#### What to produce
Copy verbatim the block of lines in the entries below whose first line contains "scientific name: Equus quagga" and whose last line contains "Count: 11-50.". Leave out all other lines.

(Supplied information)

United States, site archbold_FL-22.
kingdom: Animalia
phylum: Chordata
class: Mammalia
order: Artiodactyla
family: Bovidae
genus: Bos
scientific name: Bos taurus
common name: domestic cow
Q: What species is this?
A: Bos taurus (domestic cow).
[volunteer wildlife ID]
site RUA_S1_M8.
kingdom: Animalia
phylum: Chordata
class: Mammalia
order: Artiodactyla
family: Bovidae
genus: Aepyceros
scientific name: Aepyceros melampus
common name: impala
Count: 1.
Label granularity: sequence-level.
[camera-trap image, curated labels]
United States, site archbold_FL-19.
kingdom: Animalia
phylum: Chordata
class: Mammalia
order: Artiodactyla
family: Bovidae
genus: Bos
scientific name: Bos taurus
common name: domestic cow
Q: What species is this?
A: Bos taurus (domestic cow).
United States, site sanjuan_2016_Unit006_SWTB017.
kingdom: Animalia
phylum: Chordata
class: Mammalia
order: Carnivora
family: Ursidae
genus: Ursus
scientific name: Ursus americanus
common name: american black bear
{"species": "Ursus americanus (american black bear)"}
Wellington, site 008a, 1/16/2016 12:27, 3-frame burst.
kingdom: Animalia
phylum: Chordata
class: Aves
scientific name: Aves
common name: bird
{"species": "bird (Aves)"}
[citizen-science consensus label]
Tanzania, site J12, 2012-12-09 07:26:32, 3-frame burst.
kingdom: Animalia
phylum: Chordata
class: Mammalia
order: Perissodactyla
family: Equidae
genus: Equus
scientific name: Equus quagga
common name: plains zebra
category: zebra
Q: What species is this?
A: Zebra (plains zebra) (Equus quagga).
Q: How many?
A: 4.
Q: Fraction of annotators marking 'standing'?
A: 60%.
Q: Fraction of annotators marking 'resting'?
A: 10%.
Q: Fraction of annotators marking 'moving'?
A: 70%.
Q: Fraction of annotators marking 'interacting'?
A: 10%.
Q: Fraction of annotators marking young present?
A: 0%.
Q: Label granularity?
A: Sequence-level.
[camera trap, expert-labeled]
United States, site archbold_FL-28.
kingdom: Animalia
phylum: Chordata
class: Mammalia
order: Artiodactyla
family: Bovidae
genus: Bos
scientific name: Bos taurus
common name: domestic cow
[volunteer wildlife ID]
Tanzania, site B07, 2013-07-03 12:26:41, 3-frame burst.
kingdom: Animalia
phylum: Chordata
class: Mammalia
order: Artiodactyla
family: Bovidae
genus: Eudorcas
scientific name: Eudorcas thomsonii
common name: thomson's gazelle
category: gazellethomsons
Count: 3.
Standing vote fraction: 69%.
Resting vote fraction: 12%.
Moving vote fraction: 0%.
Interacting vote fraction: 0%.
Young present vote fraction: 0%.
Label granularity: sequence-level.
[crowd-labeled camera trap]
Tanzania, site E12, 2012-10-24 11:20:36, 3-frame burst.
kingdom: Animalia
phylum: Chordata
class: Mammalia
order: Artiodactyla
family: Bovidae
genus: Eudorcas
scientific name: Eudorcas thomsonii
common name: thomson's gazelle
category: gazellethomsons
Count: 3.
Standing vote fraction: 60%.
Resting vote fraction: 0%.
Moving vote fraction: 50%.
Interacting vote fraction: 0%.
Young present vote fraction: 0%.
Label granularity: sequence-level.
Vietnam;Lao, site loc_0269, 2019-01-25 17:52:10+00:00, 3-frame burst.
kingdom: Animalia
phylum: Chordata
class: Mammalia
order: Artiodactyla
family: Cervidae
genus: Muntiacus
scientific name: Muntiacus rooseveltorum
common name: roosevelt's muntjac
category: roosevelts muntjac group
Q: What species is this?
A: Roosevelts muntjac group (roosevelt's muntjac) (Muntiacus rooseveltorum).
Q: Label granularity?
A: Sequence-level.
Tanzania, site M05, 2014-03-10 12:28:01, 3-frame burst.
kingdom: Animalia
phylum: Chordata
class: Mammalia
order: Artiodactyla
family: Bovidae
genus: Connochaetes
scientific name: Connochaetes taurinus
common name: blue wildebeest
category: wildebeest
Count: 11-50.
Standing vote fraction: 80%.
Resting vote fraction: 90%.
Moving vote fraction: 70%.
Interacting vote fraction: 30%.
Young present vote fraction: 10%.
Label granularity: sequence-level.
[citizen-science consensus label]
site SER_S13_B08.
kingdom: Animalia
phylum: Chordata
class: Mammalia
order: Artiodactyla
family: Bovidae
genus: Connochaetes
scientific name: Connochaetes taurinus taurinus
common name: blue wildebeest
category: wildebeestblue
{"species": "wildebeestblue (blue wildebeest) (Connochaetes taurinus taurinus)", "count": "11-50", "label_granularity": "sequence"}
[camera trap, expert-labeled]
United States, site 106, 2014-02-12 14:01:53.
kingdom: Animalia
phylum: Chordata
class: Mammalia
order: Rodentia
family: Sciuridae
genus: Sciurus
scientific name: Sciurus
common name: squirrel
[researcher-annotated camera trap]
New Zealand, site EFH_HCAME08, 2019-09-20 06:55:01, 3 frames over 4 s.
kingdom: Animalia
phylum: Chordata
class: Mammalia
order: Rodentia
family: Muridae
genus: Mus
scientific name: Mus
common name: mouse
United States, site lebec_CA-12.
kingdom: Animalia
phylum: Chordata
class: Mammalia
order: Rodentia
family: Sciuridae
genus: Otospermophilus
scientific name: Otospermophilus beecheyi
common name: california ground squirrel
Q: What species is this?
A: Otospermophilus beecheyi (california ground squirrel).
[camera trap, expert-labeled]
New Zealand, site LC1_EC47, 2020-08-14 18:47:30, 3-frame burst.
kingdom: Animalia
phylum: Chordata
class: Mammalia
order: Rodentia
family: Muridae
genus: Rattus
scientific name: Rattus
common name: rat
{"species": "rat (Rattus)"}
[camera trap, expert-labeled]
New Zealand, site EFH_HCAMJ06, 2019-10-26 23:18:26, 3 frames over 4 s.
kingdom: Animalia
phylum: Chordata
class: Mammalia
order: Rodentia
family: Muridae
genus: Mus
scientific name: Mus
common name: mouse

(End Supplied information)

#### Answer to this task
scientific name: Equus quagga
common name: plains zebra
category: zebra
Q: What species is this?
A: Zebra (plains zebra) (Equus quagga).
Q: How many?
A: 4.
Q: Fraction of annotators marking 'standing'?
A: 60%.
Q: Fraction of annotators marking 'resting'?
A: 10%.
Q: Fraction of annotators marking 'moving'?
A: 70%.
Q: Fraction of annotators marking 'interacting'?
A: 10%.
Q: Fraction of annotators marking young present?
A: 0%.
Q: Label granularity?
A: Sequence-level.
[camera trap, expert-labeled]
United States, site archbold_FL-28.
kingdom: Animalia
phylum: Chordata
class: Mammalia
order: Artiodactyla
family: Bovidae
genus: Bos
scientific name: Bos taurus
common name: domestic cow
[volunteer wildlife ID]
Tanzania, site B07, 2013-07-03 12:26:41, 3-frame burst.
kingdom: Animalia
phylum: Chordata
class: Mammalia
order: Artiodactyla
family: Bovidae
genus: Eudorcas
scientific name: Eudorcas thomsonii
common name: thomson's gazelle
category: gazellethomsons
Count: 3.
Standing vote fraction: 69%.
Resting vote fraction: 12%.
Moving vote fraction: 0%.
Interacting vote fraction: 0%.
Young present vote fraction: 0%.
Label granularity: sequence-level.
[crowd-labeled camera trap]
Tanzania, site E12, 2012-10-24 11:20:36, 3-frame burst.
kingdom: Animalia
phylum: Chordata
class: Mammalia
order: Artiodactyla
family: Bovidae
genus: Eudorcas
scientific name: Eudorcas thomsonii
common name: thomson's gazelle
category: gazellethomsons
Count: 3.
Standing vote fraction: 60%.
Resting vote fraction: 0%.
Moving vote fraction: 50%.
Interacting vote fraction: 0%.
Young present vote fraction: 0%.
Label granularity: sequence-level.
Vietnam;Lao, site loc_0269, 2019-01-25 17:52:10+00:00, 3-frame burst.
kingdom: Animalia
phylum: Chordata
class: Mammalia
order: Artiodactyla
family: Cervidae
genus: Muntiacus
scientific name: Muntiacus rooseveltorum
common name: roosevelt's muntjac
category: roosevelts muntjac group
Q: What species is this?
A: Roosevelts muntjac group (roosevelt's muntjac) (Muntiacus rooseveltorum).
Q: Label granularity?
A: Sequence-level.
Tanzania, site M05, 2014-03-10 12:28:01, 3-frame burst.
kingdom: Animalia
phylum: Chordata
class: Mammalia
order: Artiodactyla
family: Bovidae
genus: Connochaetes
scientific name: Connochaetes taurinus
common name: blue wildebeest
category: wildebeest
Count: 11-50.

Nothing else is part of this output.